A prática gastronómica levada a cabo pelos monges terá também dando origem às iguarias típicas de Monchique, como o substancial bolo de tacho ou de Maio e outros doces, ou até mesmo de cozinhados e enchidos que actualmente consistem no ex-libris da cozinha desta região serrana do Algarve.
Seriam heranças conventuais, ainda em finais do século XIX, as músicas tocadas pela banda nas procissões das Endoenças e na Sexta-feira Santa, os terços pelas ruas da vila, e a sequência da Paixão cantada pela população na Quaresma, segundo narrou o prior David Netto. É também provável que os religiosos de S. Francisco estivessem por detrás da erecção de algumas das capelas existentes, ou já extintas, no concelho.
De acordo com as Memórias Paroquiais, o Abalo de 1755 teve efeitos devastadores neste imóvel monástico, porquanto “lhe cahio parte das abobadas da Igreja e Capela Mor os campanários, sinos e frontespicio em cuja ruínas morrerão duas pessoas, ficando algumas mais feridas, e entulhadas e ahinda juntamente huma parte do Dormitório e claustro e cazas do comum ficando tudo o mais arruinado e os muros todos por Terra”.
 A partir de então, o edifício não terá recebido obras de reconstrução adequadas, facto que contribuiu para a progressiva decrepitude das instalações, que depois da Extinção das Ordens Religiosas pela pena de Joaquim António de Aguiar, e consequente encerramento da comunidade conventual, passa por vicissitudes várias que contribuem para que se degrade mais ainda.
Saído o alvará de D. Maria I, de 6 de Outubro de 1779, recebe o privilégio de uma escola de “ler, escrever e contar”, e em 1798 os viajantes Christian de Waldeck e o coronel barão von Wiederholf testemunham o recolhimento de cinco monges no cenóbio.
 Em 1842, é vendido a uma família liberal em hasta pública, juntamente com a sua cerca, que transforma o Convento em habitação particular, condição em que tem permanecido até à actualidade.
O imóvel encontra-se agora despojado do recheio artístico que decorava o seu interior, do qual se destacam os altares em madeira da igreja e da Capela dos Irmãos Terceiros, com as respectivas imagens de santos, entre os diversos objectos para celebração da liturgia, que foram distribuídos  por outros templos de Monchique e da região, para escaparem à degradação e ao esquecimento.

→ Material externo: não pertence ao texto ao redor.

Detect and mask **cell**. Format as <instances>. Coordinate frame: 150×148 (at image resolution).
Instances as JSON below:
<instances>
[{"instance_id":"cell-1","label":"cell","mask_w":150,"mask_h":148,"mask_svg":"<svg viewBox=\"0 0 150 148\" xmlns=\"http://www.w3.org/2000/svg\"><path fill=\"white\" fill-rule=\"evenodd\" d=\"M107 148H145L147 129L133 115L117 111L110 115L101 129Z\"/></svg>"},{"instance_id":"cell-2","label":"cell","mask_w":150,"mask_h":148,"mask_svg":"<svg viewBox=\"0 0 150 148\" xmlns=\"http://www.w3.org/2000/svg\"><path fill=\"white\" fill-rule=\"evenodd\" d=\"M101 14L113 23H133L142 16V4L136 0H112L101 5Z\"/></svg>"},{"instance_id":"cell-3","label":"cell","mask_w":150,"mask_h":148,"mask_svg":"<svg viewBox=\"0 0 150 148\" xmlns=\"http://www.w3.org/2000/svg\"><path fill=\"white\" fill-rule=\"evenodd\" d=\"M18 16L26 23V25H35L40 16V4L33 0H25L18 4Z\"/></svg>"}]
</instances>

Por outro lado, o conjunto de azulejos do século XVIII que forrava o refeitório tem vindo a ser delapidado, tanto o painel com a representação da Última Ceia, assim como o silhar de azulejos em que figuram aves, flores, fruteiras e palácios, de influência holandesa.
O próprio imóvel apresenta-se como testemunho orgânico da arquitectura das Ordens Religiosas no reinado filipino em Portugal, associado à versatilidade e racionalidade da arquitectura militar de então, simultânea aos movimentos religiosos reformistas, que apelavam ao recrudescimento da vida monástica, e que explicam o seu aspecto austero e a volumetria unitária da igreja.
Assim, a ruína que hoje se encontra despida do seu conteúdo e descaracterizada pela utilização incorrecta das suas instalações testemunhou a transição dos cânones estéticos austeros maneiristas para o decorativismo exuberante do Barroco, num testemunho único em todo o concelho de Monchique.
E só a qualidade dos materiais e da técnica construtiva podem explicar que, após mais de 250 anos de abandono, o Convento de Nossa Senhora do Desterro se tenha mantido firme, numa atitude de desafio à passagem do tempo, resistindo com a convicção inabalável no seu próprio valor histórico.